**Picture-based spatial questions:**
☆ ☆ ☆ ☆ ☆ ☆ ☆

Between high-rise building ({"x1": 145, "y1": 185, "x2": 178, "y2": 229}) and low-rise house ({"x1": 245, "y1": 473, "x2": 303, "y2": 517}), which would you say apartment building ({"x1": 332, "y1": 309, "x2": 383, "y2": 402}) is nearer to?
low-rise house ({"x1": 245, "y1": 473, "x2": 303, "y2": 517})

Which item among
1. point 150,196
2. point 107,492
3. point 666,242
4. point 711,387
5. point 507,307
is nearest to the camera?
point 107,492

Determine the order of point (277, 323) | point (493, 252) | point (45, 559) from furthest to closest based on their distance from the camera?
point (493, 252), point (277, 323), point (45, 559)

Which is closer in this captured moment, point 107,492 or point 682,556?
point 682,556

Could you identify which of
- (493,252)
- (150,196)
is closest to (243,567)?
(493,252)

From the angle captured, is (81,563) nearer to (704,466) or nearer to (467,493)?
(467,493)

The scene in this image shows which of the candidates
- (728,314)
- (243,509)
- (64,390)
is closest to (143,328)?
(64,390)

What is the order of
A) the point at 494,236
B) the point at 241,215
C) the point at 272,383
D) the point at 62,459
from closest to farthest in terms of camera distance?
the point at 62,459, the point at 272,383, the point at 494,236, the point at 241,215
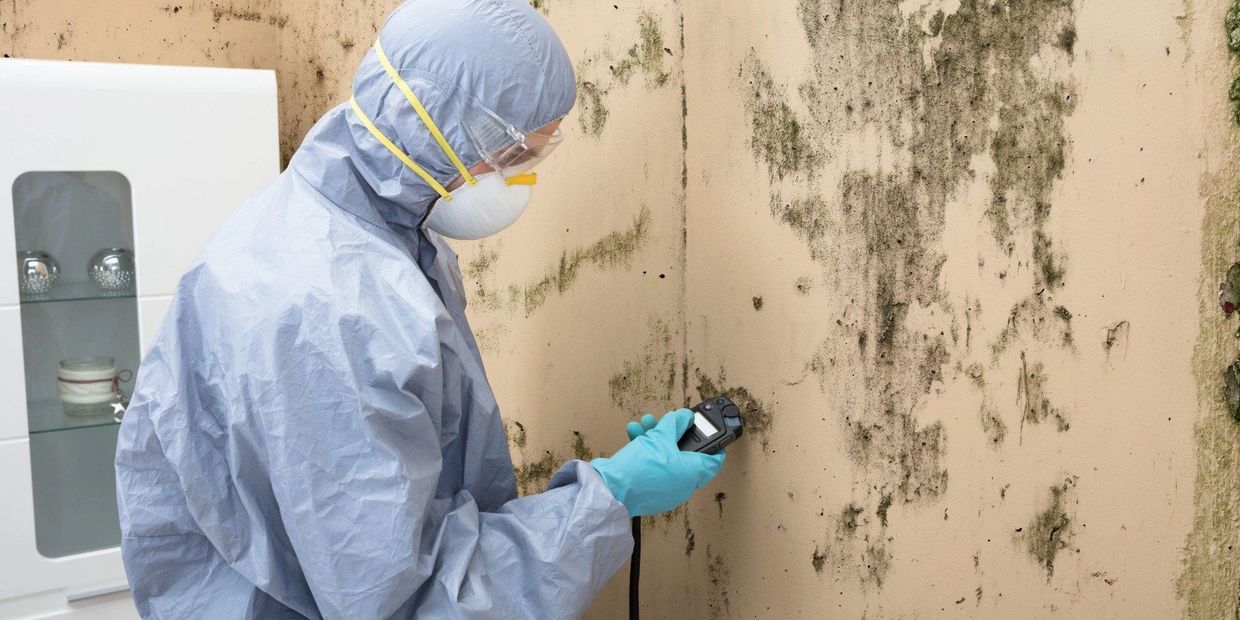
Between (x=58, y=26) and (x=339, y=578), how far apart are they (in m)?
1.86

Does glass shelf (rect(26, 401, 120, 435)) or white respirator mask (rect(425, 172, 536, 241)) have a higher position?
white respirator mask (rect(425, 172, 536, 241))

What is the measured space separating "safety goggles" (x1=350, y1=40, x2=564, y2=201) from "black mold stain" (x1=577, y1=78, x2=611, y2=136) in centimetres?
25

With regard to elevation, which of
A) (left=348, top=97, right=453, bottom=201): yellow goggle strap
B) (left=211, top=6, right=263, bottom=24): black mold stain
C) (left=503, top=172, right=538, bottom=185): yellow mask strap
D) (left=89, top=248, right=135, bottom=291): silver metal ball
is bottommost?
(left=89, top=248, right=135, bottom=291): silver metal ball

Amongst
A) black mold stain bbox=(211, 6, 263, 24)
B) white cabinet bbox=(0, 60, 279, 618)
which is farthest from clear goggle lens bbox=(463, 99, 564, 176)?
black mold stain bbox=(211, 6, 263, 24)

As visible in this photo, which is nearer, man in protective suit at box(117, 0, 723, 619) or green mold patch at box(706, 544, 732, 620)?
man in protective suit at box(117, 0, 723, 619)

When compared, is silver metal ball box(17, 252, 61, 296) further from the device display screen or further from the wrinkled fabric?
the device display screen

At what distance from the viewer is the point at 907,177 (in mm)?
998

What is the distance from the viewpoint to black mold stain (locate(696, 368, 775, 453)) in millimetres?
1168

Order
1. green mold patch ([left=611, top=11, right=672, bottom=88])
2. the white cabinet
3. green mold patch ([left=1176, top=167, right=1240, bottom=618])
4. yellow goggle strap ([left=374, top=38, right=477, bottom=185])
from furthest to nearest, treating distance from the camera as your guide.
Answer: the white cabinet, green mold patch ([left=611, top=11, right=672, bottom=88]), yellow goggle strap ([left=374, top=38, right=477, bottom=185]), green mold patch ([left=1176, top=167, right=1240, bottom=618])

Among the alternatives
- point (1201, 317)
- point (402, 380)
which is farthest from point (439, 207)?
point (1201, 317)

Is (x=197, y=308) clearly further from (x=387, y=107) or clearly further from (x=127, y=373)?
(x=127, y=373)

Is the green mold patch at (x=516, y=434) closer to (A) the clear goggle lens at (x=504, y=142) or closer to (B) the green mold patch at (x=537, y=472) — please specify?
(B) the green mold patch at (x=537, y=472)

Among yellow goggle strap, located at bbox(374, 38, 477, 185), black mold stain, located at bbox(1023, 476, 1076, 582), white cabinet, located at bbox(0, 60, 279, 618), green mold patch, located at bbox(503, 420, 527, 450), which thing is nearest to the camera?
black mold stain, located at bbox(1023, 476, 1076, 582)

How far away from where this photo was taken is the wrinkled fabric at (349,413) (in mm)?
919
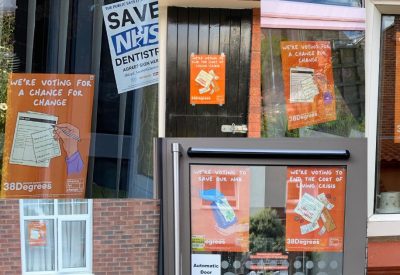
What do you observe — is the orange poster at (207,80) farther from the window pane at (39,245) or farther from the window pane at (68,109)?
the window pane at (39,245)

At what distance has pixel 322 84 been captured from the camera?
12.3 feet

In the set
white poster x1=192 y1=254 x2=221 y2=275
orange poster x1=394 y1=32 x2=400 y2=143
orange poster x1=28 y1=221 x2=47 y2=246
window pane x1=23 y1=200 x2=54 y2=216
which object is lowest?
white poster x1=192 y1=254 x2=221 y2=275

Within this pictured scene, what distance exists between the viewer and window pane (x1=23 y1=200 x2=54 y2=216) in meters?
3.20

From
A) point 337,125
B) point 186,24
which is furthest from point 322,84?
point 186,24

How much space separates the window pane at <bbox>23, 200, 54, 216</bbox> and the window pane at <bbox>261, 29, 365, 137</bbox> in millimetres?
1605

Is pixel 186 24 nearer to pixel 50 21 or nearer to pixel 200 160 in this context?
pixel 50 21

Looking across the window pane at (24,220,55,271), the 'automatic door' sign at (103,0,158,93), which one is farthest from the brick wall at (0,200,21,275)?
the 'automatic door' sign at (103,0,158,93)

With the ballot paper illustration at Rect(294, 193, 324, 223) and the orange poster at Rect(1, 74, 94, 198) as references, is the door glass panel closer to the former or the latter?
the ballot paper illustration at Rect(294, 193, 324, 223)

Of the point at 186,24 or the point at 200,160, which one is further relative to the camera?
the point at 186,24

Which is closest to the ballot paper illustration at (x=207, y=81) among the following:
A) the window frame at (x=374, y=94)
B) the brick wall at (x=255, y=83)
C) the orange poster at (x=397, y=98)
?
the brick wall at (x=255, y=83)

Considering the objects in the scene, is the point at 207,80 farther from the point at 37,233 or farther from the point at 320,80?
the point at 37,233

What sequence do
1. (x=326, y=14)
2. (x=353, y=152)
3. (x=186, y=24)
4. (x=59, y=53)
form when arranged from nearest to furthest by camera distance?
(x=353, y=152), (x=59, y=53), (x=326, y=14), (x=186, y=24)

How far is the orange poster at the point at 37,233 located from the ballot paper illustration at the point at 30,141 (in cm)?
35

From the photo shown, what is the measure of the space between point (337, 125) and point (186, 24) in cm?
131
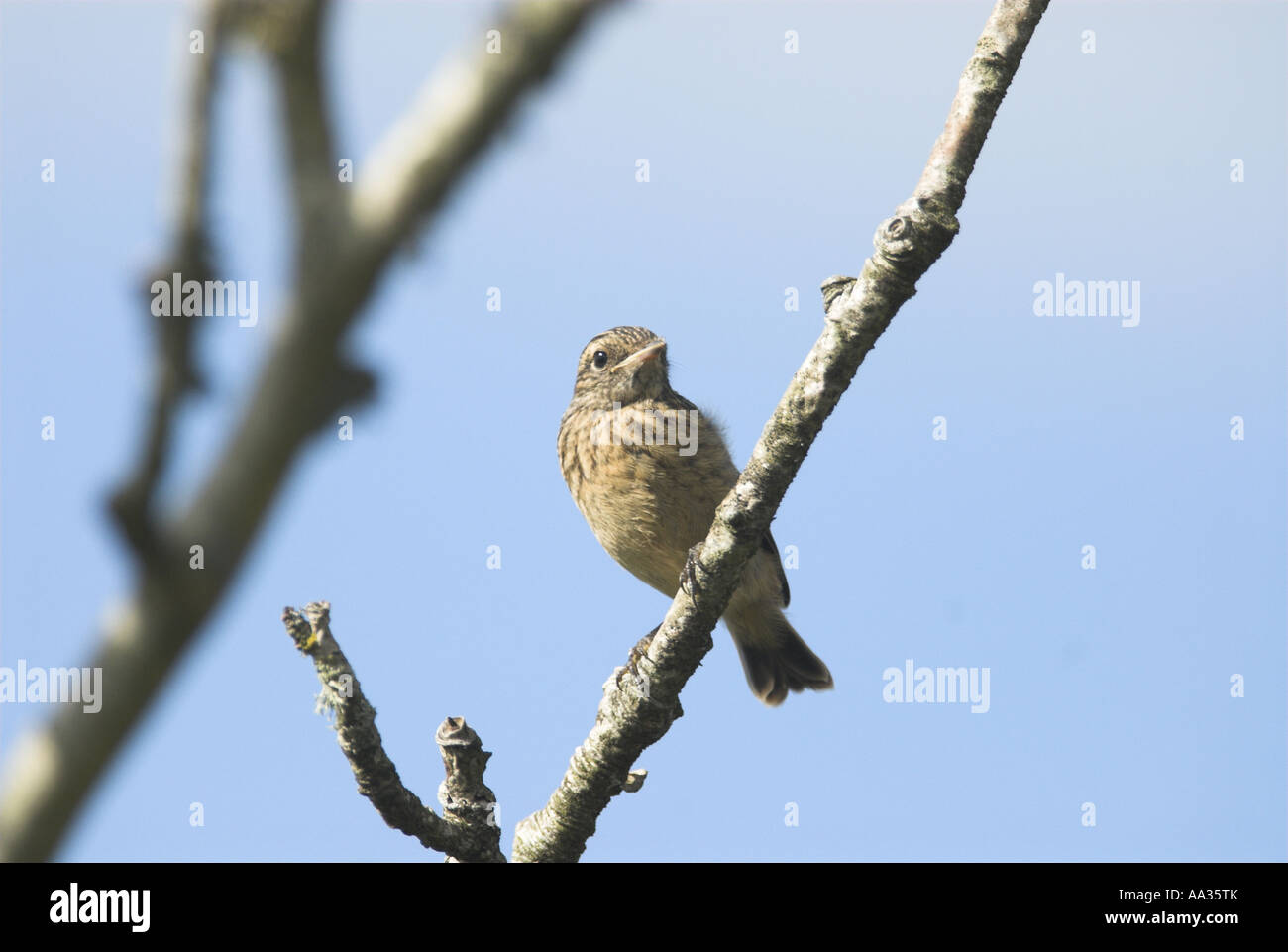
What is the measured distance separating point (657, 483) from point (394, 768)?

☆ ☆ ☆ ☆ ☆ ☆ ☆

**Problem to solve:**
Rewrite the lines starting with the first one and going on through the line with "the point at 62,459, the", swapping "camera" for "lens" and changing nothing else.

**The answer:**
Between high-rise building ({"x1": 145, "y1": 185, "x2": 178, "y2": 229}) and low-rise house ({"x1": 245, "y1": 473, "x2": 303, "y2": 517}), which would you say apartment building ({"x1": 332, "y1": 309, "x2": 383, "y2": 402}) is nearer to?
low-rise house ({"x1": 245, "y1": 473, "x2": 303, "y2": 517})

Which item among
1. point 150,196
2. point 107,492
3. point 666,242
4. point 711,387
5. point 507,307
is nearest to the lens?
point 107,492

Determine the order of point (277, 323) | point (493, 252) | point (45, 559) from furthest to closest based on their distance from the lens?
point (493, 252), point (277, 323), point (45, 559)

Which is closer in this captured moment, point 107,492 or point 682,556?
point 682,556

Could you identify which of
- (493,252)
- (150,196)
is closest to (243,567)?
(493,252)

From the angle captured, is (81,563) nearer to (704,466) or nearer to (467,493)?
(467,493)

The scene in this image shows which of the candidates
- (728,314)
- (243,509)
- (64,390)
is closest to (143,328)?
(64,390)

What is the order of
A) the point at 494,236
B) the point at 241,215
C) the point at 272,383
D) the point at 62,459
from closest to farthest in terms of lens distance?
the point at 62,459, the point at 272,383, the point at 494,236, the point at 241,215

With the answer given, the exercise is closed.